» Предоставленный текст
..........
Искренность Ху выделялась на фоне индустрии, где правду часто заменяли политические соображения. Вскоре после землетрясения на сайте “Синьхуа” появилась изобиловавшая подробностями заметка о том, как космический корабль “Шэньчжоу-7” сделал тридцатый виток вокруг Земли: “Спокойный голос диспетчера нарушил тишину на корабле”. Все бы хорошо, да корабль пока еще не запустили. Новостное агентство извинилось за публикацию “черновика”.

Нежелание поставить интересы партии выше истины чревато неприятностями. “Репортеры без границ”, составляя в 2008 году международный рейтинг свободы прессы, поставили Китай на 167-е (из 173) место – между Ираном и Вьетнамом. Статья 35 китайской Конституции гарантирует свободу слова и прессы, но правительство вправе отправлять в тюрьму редакторов и репортеров, которые, например, “наносят урон национальным интересам”. В китайских тюрьмах находилось 28 журналистов – больше, чем в любой другой стране. (В 2009 году Иран впервые за десять лет превзошел Китай.)

Журнал Ху Шули – первое в КНР издание, стремящееся стать новостной компанией мирового уровня. “Он [‘Цайцзин’] отличается от всего, что мы видим в Китае, – сказал мне экономист Энди Се. – Само его существование – отчасти чудо”.

Когда я впервые отправился домой к Ху Шули, я был уверен, что ошибся адресом. В отличие от многих своих репортеров и редакторов, она не поселилась в каком-нибудь модном жилом комплексе, а по-прежнему жила с мужем в старой многоэтажке, в трехкомнатной квартире с окнами, выходящими в парк. Этот район служил твердыней китайских традиционных медиа. Здесь располагались штаб-квартиры государственного радио, а также кино- и телецензоров. В 50-х годах этот дом был отдан партийным кадрам и квартира в нем досталась и отцу Ху.
..........
» Письменное задание 1
Определите, согласуются ли с текстом о Ху Шули утверждения (a), (b) и (c). Для каждого ответьте «да» или «нет» и точно процитируйте решающие слова текста.
(a) В 2008 году «Репортеры без границ» поставили Китай на 167-е место из 173.
(b) Ху Шули переехала в модный жилой комплекс.
(c) Агентство «Синьхуа» извинилось за публикацию «черновика».
» Письменное задание 2
Измените в тексте о Ху Шули фрагмент между «Журнал Ху Шули» и «досталась и отцу Ху.» включительно: замените «трехкомнатной» на «двухкомнатной» и приведите этот фрагмент целиком.
» Письменное задание 3
Ответьте на вопросы по тексту о Ху Шули.
(a) Какой по счету виток вокруг Земли сделал корабль «Шэньчжоу-7», согласно заметке на сайте «Синьхуа»?
(b) Сколько журналистов находилось в китайских тюрьмах?
(c) Кому в 50-х годах был отдан дом, в котором жила Ху Шули?
Данные здесь никак не используются.

» Предоставленные данные
..........
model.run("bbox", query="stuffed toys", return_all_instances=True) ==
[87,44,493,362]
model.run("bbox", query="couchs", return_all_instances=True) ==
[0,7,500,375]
..........
» Полный ответ 1
(a) Да: «поставили Китай на 167-е (из 173) место».
(b) Нет: «она не поселилась в каком-нибудь модном жилом комплексе, а по-прежнему жила с мужем в старой многоэтажке».
(c) Да: «Новостное агентство извинилось за публикацию “черновика”».

» Полный ответ 2
Журнал Ху Шули – первое в КНР издание, стремящееся стать новостной компанией мирового уровня. “Он [‘Цайцзин’] отличается от всего, что мы видим в Китае, – сказал мне экономист Энди Се. – Само его существование – отчасти чудо”.

Когда я впервые отправился домой к Ху Шули, я был уверен, что ошибся адресом. В отличие от многих своих репортеров и редакторов, она не поселилась в каком-нибудь модном жилом комплексе, а по-прежнему жила с мужем в старой многоэтажке, в двухкомнатной квартире с окнами, выходящими в парк. Этот район служил твердыней китайских традиционных медиа. Здесь располагались штаб-квартиры государственного радио, а также кино- и телецензоров. В 50-х годах этот дом был отдан партийным кадрам и квартира в нем досталась и отцу Ху.

» Полный ответ 3
(a) Тридцатый.
(b) 28 журналистов.
(c) Партийным кадрам.